The night was absolute. Not in darkness—Lyle had seen enough of Quinn's world to know that light and dark here followed different rules—but in weight. It pressed down on him, even as he lay still beside the gently breathing form of Juno.
The Codex floated midair in front of him, pages open but not turning, glyphs skittering across the paper like startled insects. And then one halted. A mark like a spear, split down the center. Foreign. Not written by Quinn. Not by the Codex.
Something else was writing into the book.
> [Glyph Trace: Source Unknown] Thread Signature: Unstable. Not aligned with Quinn's system. Potential Origin: Pre-Codex Rewrite.
Lyle blinked. The ring on his finger grew colder.
Juno stirred, sensing the shift.
"What now?" she asked, voice hoarse.
"There's something in the Codex," he said quietly. "Something… trying to speak."

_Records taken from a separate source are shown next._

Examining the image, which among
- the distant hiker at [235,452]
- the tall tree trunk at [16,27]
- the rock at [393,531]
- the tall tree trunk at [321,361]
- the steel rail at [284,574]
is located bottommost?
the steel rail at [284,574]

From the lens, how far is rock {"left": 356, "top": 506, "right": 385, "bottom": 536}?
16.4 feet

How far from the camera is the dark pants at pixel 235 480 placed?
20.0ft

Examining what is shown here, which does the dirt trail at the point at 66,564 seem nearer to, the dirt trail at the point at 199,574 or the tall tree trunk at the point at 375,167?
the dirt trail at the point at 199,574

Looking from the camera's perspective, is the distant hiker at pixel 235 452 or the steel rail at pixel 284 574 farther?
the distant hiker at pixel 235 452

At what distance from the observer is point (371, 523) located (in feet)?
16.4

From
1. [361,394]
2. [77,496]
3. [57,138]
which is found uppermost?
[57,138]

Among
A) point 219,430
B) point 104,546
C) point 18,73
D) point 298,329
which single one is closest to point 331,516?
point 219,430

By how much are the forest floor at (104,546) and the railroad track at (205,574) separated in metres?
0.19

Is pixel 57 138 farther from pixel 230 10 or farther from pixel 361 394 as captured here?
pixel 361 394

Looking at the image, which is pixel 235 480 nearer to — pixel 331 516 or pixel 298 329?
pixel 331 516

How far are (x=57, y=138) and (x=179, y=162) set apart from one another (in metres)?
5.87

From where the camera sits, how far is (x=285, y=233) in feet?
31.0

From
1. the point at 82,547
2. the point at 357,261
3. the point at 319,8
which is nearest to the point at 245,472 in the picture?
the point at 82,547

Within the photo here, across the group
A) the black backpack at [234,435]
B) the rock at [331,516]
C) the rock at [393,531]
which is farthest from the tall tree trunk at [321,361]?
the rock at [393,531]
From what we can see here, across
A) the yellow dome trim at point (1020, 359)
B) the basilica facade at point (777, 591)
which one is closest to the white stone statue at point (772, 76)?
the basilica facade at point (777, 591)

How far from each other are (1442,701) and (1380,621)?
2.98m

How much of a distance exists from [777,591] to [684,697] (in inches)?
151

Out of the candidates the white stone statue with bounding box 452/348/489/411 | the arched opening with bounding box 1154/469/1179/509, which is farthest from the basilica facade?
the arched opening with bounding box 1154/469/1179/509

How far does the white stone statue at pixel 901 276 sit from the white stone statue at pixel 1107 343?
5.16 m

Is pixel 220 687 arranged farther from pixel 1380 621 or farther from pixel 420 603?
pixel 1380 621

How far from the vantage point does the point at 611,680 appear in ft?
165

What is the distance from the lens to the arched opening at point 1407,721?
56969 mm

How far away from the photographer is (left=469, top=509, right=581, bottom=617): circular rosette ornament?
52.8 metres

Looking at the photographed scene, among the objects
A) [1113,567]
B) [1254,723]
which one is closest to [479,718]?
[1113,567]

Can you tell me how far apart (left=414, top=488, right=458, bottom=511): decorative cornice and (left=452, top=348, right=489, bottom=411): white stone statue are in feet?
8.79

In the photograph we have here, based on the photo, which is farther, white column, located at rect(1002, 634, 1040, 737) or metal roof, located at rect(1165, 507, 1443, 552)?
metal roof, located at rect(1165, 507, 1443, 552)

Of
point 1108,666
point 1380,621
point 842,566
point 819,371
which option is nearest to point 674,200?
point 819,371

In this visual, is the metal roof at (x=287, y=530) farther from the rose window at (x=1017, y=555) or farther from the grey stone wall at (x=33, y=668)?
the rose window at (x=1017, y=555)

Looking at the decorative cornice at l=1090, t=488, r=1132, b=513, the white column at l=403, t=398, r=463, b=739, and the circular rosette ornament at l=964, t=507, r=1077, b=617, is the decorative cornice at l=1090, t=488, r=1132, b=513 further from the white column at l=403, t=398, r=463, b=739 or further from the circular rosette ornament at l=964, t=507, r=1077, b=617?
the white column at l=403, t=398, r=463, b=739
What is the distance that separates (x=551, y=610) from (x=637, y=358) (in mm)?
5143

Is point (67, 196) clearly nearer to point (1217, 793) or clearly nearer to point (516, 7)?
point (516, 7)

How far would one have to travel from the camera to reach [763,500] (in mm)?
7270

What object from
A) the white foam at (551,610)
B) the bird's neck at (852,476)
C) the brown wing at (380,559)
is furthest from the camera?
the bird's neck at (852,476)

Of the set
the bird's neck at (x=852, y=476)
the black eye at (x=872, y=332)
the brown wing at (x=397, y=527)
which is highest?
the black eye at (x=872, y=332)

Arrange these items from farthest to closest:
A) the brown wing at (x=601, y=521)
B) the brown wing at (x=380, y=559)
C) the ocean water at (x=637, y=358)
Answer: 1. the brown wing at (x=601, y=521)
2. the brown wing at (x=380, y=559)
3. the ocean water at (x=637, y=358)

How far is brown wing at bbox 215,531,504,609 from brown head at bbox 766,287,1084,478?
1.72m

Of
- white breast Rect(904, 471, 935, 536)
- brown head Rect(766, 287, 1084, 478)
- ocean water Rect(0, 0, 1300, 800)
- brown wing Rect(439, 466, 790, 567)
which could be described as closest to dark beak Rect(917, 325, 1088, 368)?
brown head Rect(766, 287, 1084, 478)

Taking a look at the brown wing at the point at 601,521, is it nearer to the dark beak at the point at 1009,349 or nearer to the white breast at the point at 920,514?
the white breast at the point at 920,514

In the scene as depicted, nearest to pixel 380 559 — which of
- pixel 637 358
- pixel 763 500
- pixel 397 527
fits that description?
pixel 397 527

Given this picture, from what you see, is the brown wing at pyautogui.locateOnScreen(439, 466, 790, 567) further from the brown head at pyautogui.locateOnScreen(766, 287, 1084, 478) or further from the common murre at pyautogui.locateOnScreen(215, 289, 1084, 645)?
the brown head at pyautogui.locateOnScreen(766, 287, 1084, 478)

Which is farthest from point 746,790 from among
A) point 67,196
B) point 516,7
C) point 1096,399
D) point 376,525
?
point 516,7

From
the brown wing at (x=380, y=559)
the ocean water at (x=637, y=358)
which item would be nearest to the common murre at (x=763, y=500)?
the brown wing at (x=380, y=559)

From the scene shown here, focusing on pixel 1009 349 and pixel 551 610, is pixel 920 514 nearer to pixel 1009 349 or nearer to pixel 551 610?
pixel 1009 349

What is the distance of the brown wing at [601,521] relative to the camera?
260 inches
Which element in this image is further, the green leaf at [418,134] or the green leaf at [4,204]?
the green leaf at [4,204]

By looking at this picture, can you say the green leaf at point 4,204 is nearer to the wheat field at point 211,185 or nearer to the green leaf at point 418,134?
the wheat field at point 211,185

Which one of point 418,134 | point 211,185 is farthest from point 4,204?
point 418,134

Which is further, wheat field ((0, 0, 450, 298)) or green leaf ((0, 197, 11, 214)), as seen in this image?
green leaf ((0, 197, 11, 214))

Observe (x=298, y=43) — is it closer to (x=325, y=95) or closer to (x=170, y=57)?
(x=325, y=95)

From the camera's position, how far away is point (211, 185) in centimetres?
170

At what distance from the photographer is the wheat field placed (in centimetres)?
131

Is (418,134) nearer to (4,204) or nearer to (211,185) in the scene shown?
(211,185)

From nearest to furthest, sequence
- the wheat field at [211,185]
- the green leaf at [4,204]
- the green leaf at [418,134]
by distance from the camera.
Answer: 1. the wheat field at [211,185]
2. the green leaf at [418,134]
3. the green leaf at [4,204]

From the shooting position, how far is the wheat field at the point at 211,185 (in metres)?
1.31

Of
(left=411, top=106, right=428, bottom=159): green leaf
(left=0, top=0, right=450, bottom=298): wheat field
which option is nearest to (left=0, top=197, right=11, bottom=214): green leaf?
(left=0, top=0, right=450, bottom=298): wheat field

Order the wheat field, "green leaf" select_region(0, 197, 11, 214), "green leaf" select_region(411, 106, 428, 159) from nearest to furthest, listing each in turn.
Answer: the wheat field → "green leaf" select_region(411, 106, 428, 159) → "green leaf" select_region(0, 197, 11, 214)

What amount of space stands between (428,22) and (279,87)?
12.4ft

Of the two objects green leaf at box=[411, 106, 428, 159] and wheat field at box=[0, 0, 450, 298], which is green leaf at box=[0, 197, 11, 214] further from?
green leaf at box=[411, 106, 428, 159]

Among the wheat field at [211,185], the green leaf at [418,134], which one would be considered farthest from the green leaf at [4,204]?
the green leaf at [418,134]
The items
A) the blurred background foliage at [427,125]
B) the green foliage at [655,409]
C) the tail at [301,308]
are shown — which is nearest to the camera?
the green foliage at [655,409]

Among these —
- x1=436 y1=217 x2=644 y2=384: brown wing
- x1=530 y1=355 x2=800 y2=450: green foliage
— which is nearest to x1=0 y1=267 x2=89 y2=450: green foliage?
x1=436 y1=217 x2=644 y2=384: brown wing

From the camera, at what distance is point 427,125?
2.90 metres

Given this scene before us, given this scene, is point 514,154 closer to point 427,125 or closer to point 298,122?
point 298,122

Juno rubbed her eyes, sitting up. "The same something that left that glyph at the door?"
Lyle nodded.
She exhaled and pulled her legs to her chest. "This is above even your usual level of trouble."
He tried to smile. It didn't reach his eyes. "It's calling me again."
"Where?"
He pointed east. "Outside the city. Beyond the Veiled Ridges. It marked a path—on the page. Coordinates I don't recognize, but the Codex synced it with the map system. It's real."
Juno stood and started gathering her things.
Lyle frowned. "You're not trying to talk me out of it?"
She gave him a look. "You're going, aren't you?"
"…Yeah."
"Then you're not going alone."
---
They left the city in silence.
Quinn had not summoned them. No guards tracked their steps. But Lyle could feel it—the eyes. Or maybe just his eye. Watching. Waiting to see what Lyle would do without a leash.
The landscape outside the city was jagged and broken, canyons torn by unnatural forces. Rivers ran uphill. Trees grew roots into the sky. And beneath every step was the low thrum of power lying just under the surface.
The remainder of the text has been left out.